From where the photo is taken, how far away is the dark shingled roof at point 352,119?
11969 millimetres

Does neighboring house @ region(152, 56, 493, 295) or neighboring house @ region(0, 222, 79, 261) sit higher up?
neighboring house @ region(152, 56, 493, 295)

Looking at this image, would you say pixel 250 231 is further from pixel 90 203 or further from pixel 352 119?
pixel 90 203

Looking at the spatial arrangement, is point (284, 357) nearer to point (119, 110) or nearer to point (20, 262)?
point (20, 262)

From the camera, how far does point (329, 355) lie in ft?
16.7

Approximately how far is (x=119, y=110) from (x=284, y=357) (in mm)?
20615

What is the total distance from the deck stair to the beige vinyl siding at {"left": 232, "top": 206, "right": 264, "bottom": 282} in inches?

# EXERCISE:
Copy out every one of the records above word for word, keeping each line as it appears and leaving none out.

# FINISHED TASK:
From where the photo is taken, how far away is the dark shingled roof at point 352,119?
11969 millimetres

Does neighboring house @ region(152, 56, 493, 295) or neighboring house @ region(0, 222, 79, 261) sit higher up?
neighboring house @ region(152, 56, 493, 295)

Looking at this image, would you say pixel 250 231 is further from pixel 90 203 or further from pixel 352 119?
pixel 90 203

Looking at the spatial arrangement, is point (284, 357) nearer to point (119, 110) or nearer to point (20, 262)?
point (20, 262)

From the camera, how far does point (329, 355) lie in ft?
16.7

Approximately how far is (x=119, y=110) from (x=284, y=357) (in mm)?
20615

What is the total distance from the deck stair to the beige vinyl siding at {"left": 232, "top": 206, "right": 264, "bottom": 282} in inches?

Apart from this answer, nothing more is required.